### Exercice court A
Relevez toutes les lignes qui contiennent le mot "line".

### Texte de la page
^^^^
DORANTE:Tu me railles,tu as raison ;je ne sais ce que je dis,ni ce que je te demande. Adieu.
SILVIA:Adieu, tu prends le bon parti... Mais, à propos de tes adieux, il me reste encore une chose à savoir. Vous partez, m’as tu dit, cela est-il sérieux ?
DORANTE:Pour moi, il faut que je parte ou la tête me tourne.
SILVIA:Je ne t’arrêterais pas pour cette réponse-là,par exemple.
DORANTE:Et je n’ai fait qu’une faute ;c’est de n’être pas parti dès que je t’ai vue.
SILVIA,à part:J’ai besoin à tout moment d’oublier que je l’écoute.
DORANTE:Si tu savais,Lisette, l’état ou je me trouve...
SILVIA:Oh ! Il n’est pas si curieux à savoir que le mien, je t’en assure.
DORANTE:Que peux tu me reprocher ? Je ne me propose pas de te rendre sensible.
SILVIA,à part : Il ne faudrai pas s’y fier.
DORANTE:Et que pourrais-je espérer en tachant de me faire aimer ? Hélas ! quand même je possèderais ton cœur...
SILVIA:Quel le ciel m’en preserve ! Quand tu le posséderais,tu ne le saurais pas ;et je ferais si bien que je ne le saurez pas moi-même. Tenez, quelle idée il lui vient là !
DORANTE:Il est donc bien vrai que tu ne me hais,ni ne m’aimes,ni ne m’aimeras ?
SILVIA:Sans difficulté.
DORANTE:Sans difficulté ! Qu’ai-je donc de si affreux ?
SILVIA:Rien ; ce n’est pas là ce qui te nuit.
DORANTE:Eh bien ! ma chère Lisette,dis le moi cent fois,que tu ne m’aimeras point.
^^^^
### Exercice court B
Répondez à ces questions sur l'extrait :
(i) Quel prénom Dorante donne-t-il à Silvia ?
(ii) Selon Dorante, quelle est la seule faute qu'il a commise ?
(iii) Que répond Silvia quand Dorante lui demande s'il est vrai qu'elle ne le hait, ni ne l'aime, ni ne l'aimera ?

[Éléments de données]
^^^^
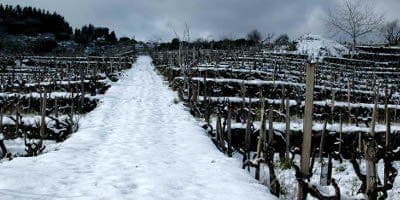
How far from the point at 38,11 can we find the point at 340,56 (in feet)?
244

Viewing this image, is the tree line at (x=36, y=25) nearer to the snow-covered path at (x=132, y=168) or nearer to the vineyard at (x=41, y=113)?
the vineyard at (x=41, y=113)

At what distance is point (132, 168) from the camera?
10.4m

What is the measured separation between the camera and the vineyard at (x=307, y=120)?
26.0 feet

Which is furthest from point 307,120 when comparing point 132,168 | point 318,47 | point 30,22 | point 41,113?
point 30,22

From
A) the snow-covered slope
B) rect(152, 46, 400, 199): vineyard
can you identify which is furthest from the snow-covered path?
the snow-covered slope

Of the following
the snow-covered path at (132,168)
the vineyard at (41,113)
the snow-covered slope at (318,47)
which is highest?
the snow-covered slope at (318,47)

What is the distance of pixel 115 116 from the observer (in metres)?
18.8

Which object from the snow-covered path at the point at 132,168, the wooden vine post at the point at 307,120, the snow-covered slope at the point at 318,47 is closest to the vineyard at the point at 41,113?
the snow-covered path at the point at 132,168

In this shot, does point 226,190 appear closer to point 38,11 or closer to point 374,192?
point 374,192

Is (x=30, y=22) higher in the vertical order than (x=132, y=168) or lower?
higher

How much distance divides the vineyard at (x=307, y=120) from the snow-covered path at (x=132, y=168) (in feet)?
2.47

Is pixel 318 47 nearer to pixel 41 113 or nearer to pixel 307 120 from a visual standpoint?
pixel 41 113

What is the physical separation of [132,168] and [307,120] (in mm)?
4453

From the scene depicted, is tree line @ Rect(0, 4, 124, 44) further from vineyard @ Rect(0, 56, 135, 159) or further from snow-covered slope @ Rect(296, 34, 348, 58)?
vineyard @ Rect(0, 56, 135, 159)
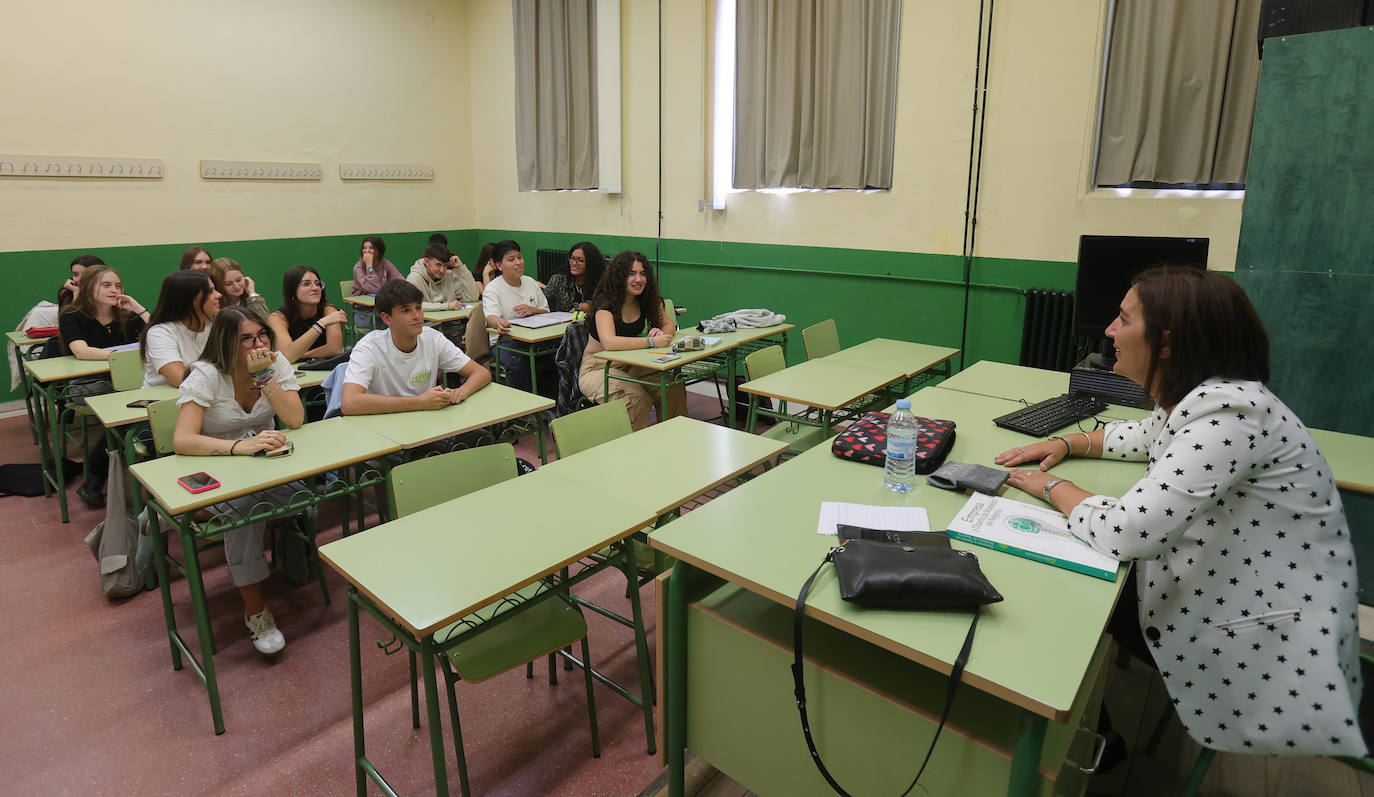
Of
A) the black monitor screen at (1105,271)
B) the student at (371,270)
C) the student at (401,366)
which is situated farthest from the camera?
the student at (371,270)

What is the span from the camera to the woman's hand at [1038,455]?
2.01 m

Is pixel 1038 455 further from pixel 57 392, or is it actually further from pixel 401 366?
pixel 57 392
^^^^
### Résultat de l'exercice A
Viewing this image, is the tree line at (x=36, y=25) nearer to the snow-covered path at (x=132, y=168) or nearer to the vineyard at (x=41, y=113)?
From the scene depicted, is tree line @ Rect(0, 4, 124, 44) further from vineyard @ Rect(0, 56, 135, 159) or further from snow-covered slope @ Rect(296, 34, 348, 58)?

### Résultat de l'exercice B
(i) Lisette.
(ii) Ne pas être parti dès qu'il a vu Silvia.
(iii) « Sans difficulté. »